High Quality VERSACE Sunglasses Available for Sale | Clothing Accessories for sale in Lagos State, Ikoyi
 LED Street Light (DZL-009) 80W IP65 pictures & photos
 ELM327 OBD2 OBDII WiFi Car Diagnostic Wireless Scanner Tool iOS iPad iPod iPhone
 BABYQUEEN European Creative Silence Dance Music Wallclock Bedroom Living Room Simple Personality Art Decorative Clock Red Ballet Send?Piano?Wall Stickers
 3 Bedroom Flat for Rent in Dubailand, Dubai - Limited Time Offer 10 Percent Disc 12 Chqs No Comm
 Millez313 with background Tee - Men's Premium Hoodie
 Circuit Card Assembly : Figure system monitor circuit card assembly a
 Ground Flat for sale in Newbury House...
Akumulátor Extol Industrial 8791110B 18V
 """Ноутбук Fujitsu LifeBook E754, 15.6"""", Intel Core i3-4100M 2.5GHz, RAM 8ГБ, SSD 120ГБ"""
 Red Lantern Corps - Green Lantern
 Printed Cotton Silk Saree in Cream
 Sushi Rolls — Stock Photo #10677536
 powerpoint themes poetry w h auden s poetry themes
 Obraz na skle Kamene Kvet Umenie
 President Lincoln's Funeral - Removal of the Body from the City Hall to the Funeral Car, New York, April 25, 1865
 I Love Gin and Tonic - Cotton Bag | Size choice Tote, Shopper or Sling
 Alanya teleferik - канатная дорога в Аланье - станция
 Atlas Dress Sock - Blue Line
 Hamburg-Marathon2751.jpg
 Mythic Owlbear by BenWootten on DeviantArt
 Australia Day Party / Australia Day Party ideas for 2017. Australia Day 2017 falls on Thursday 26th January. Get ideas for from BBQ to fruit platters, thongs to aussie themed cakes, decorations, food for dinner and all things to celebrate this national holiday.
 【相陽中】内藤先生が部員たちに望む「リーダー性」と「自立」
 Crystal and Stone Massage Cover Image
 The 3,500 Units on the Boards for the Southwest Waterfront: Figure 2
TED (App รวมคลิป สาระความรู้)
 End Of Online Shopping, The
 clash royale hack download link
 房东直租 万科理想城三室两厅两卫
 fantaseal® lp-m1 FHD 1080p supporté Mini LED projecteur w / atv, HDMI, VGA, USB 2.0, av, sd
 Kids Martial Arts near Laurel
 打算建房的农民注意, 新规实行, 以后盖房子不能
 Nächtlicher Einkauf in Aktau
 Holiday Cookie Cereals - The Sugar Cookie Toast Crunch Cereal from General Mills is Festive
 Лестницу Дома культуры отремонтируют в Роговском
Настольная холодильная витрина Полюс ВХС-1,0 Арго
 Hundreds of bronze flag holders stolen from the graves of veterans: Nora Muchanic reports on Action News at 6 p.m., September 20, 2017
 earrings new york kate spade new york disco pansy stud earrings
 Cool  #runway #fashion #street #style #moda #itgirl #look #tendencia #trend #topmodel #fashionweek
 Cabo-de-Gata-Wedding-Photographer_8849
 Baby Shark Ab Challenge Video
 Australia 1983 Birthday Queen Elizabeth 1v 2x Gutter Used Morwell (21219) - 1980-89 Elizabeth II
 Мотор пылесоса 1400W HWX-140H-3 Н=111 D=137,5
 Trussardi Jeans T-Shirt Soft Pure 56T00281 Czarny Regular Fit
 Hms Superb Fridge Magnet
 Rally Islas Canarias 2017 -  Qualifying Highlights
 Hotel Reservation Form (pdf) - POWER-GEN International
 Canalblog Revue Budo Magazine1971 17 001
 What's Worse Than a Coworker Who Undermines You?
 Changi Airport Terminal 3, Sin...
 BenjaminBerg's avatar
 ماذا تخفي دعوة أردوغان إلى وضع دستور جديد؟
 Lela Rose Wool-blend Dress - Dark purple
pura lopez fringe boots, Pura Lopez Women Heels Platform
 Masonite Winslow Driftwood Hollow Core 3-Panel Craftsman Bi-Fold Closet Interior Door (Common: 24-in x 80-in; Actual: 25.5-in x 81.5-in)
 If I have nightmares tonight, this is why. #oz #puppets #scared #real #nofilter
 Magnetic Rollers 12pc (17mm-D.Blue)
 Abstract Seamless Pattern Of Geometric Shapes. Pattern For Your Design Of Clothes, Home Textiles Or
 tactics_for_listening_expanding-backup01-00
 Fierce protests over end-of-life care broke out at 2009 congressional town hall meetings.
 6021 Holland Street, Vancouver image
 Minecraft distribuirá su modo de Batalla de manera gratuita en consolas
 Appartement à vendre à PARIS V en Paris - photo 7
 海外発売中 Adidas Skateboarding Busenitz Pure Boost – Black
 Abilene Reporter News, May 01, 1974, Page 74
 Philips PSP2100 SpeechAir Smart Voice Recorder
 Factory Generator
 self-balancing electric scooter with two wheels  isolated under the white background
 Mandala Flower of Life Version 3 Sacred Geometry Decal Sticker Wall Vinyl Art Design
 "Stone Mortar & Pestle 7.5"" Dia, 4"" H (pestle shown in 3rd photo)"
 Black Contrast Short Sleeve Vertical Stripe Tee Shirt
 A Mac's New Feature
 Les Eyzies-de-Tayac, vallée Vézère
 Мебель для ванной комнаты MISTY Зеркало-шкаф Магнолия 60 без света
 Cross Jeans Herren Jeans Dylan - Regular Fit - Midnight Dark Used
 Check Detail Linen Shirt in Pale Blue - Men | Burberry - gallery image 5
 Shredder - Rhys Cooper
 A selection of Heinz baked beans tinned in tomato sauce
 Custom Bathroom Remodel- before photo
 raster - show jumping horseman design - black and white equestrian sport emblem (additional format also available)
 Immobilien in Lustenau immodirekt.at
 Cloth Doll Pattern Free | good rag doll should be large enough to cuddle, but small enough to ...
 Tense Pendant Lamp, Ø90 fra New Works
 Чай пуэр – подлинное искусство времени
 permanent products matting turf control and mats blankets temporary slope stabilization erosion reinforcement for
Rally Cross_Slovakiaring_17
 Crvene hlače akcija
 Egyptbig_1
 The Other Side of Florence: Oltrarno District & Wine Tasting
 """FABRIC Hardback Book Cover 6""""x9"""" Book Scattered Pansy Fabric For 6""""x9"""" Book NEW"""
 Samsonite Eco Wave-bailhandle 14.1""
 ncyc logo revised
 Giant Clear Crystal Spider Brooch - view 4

**EXERCISE DETAILS**
Give back the entire listing exactly as it was written.

**TASK SOLUTION**
High Quality VERSACE Sunglasses Available for Sale | Clothing Accessories for sale in Lagos State, Ikoyi
 LED Street Light (DZL-009) 80W IP65 pictures & photos
 ELM327 OBD2 OBDII WiFi Car Diagnostic Wireless Scanner Tool iOS iPad iPod iPhone
 BABYQUEEN European Creative Silence Dance Music Wallclock Bedroom Living Room Simple Personality Art Decorative Clock Red Ballet Send?Piano?Wall Stickers
 3 Bedroom Flat for Rent in Dubailand, Dubai - Limited Time Offer 10 Percent Disc 12 Chqs No Comm
 Millez313 with background Tee - Men's Premium Hoodie
 Circuit Card Assembly : Figure system monitor circuit card assembly a
 Ground Flat for sale in Newbury House...
Akumulátor Extol Industrial 8791110B 18V
 """Ноутбук Fujitsu LifeBook E754, 15.6"""", Intel Core i3-4100M 2.5GHz, RAM 8ГБ, SSD 120ГБ"""
 Red Lantern Corps - Green Lantern
 Printed Cotton Silk Saree in Cream
 Sushi Rolls — Stock Photo #10677536
 powerpoint themes poetry w h auden s poetry themes
 Obraz na skle Kamene Kvet Umenie
 President Lincoln's Funeral - Removal of the Body from the City Hall to the Funeral Car, New York, April 25, 1865
 I Love Gin and Tonic - Cotton Bag | Size choice Tote, Shopper or Sling
 Alanya teleferik - канатная дорога в Аланье - станция
 Atlas Dress Sock - Blue Line
 Hamburg-Marathon2751.jpg
 Mythic Owlbear by BenWootten on DeviantArt
 Australia Day Party / Australia Day Party ideas for 2017. Australia Day 2017 falls on Thursday 26th January. Get ideas for from BBQ to fruit platters, thongs to aussie themed cakes, decorations, food for dinner and all things to celebrate this national holiday.
 【相陽中】内藤先生が部員たちに望む「リーダー性」と「自立」
 Crystal and Stone Massage Cover Image
 The 3,500 Units on the Boards for the Southwest Waterfront: Figure 2
TED (App รวมคลิป สาระความรู้)
 End Of Online Shopping, The
 clash royale hack download link
 房东直租 万科理想城三室两厅两卫
 fantaseal® lp-m1 FHD 1080p supporté Mini LED projecteur w / atv, HDMI, VGA, USB 2.0, av, sd
 Kids Martial Arts near Laurel
 打算建房的农民注意, 新规实行, 以后盖房子不能
 Nächtlicher Einkauf in Aktau
 Holiday Cookie Cereals - The Sugar Cookie Toast Crunch Cereal from General Mills is Festive
 Лестницу Дома культуры отремонтируют в Роговском
Настольная холодильная витрина Полюс ВХС-1,0 Арго
 Hundreds of bronze flag holders stolen from the graves of veterans: Nora Muchanic reports on Action News at 6 p.m., September 20, 2017
 earrings new york kate spade new york disco pansy stud earrings
 Cool  #runway #fashion #street #style #moda #itgirl #look #tendencia #trend #topmodel #fashionweek
 Cabo-de-Gata-Wedding-Photographer_8849
 Baby Shark Ab Challenge Video
 Australia 1983 Birthday Queen Elizabeth 1v 2x Gutter Used Morwell (21219) - 1980-89 Elizabeth II
 Мотор пылесоса 1400W HWX-140H-3 Н=111 D=137,5
 Trussardi Jeans T-Shirt Soft Pure 56T00281 Czarny Regular Fit
 Hms Superb Fridge Magnet
 Rally Islas Canarias 2017 -  Qualifying Highlights
 Hotel Reservation Form (pdf) - POWER-GEN International
 Canalblog Revue Budo Magazine1971 17 001
 What's Worse Than a Coworker Who Undermines You?
 Changi Airport Terminal 3, Sin...
 BenjaminBerg's avatar
 ماذا تخفي دعوة أردوغان إلى وضع دستور جديد؟
 Lela Rose Wool-blend Dress - Dark purple
pura lopez fringe boots, Pura Lopez Women Heels Platform
 Masonite Winslow Driftwood Hollow Core 3-Panel Craftsman Bi-Fold Closet Interior Door (Common: 24-in x 80-in; Actual: 25.5-in x 81.5-in)
 If I have nightmares tonight, this is why. #oz #puppets #scared #real #nofilter
 Magnetic Rollers 12pc (17mm-D.Blue)
 Abstract Seamless Pattern Of Geometric Shapes. Pattern For Your Design Of Clothes, Home Textiles Or
 tactics_for_listening_expanding-backup01-00
 Fierce protests over end-of-life care broke out at 2009 congressional town hall meetings.
 6021 Holland Street, Vancouver image
 Minecraft distribuirá su modo de Batalla de manera gratuita en consolas
 Appartement à vendre à PARIS V en Paris - photo 7
 海外発売中 Adidas Skateboarding Busenitz Pure Boost – Black
 Abilene Reporter News, May 01, 1974, Page 74
 Philips PSP2100 SpeechAir Smart Voice Recorder
 Factory Generator
 self-balancing electric scooter with two wheels  isolated under the white background
 Mandala Flower of Life Version 3 Sacred Geometry Decal Sticker Wall Vinyl Art Design
 "Stone Mortar & Pestle 7.5"" Dia, 4"" H (pestle shown in 3rd photo)"
 Black Contrast Short Sleeve Vertical Stripe Tee Shirt
 A Mac's New Feature
 Les Eyzies-de-Tayac, vallée Vézère
 Мебель для ванной комнаты MISTY Зеркало-шкаф Магнолия 60 без света
 Cross Jeans Herren Jeans Dylan - Regular Fit - Midnight Dark Used
 Check Detail Linen Shirt in Pale Blue - Men | Burberry - gallery image 5
 Shredder - Rhys Cooper
 A selection of Heinz baked beans tinned in tomato sauce
 Custom Bathroom Remodel- before photo
 raster - show jumping horseman design - black and white equestrian sport emblem (additional format also available)
 Immobilien in Lustenau immodirekt.at
 Cloth Doll Pattern Free | good rag doll should be large enough to cuddle, but small enough to ...
 Tense Pendant Lamp, Ø90 fra New Works
 Чай пуэр – подлинное искусство времени
 permanent products matting turf control and mats blankets temporary slope stabilization erosion reinforcement for
Rally Cross_Slovakiaring_17
 Crvene hlače akcija
 Egyptbig_1
 The Other Side of Florence: Oltrarno District & Wine Tasting
 """FABRIC Hardback Book Cover 6""""x9"""" Book Scattered Pansy Fabric For 6""""x9"""" Book NEW"""
 Samsonite Eco Wave-bailhandle 14.1""
 ncyc logo revised
 Giant Clear Crystal Spider Brooch - view 4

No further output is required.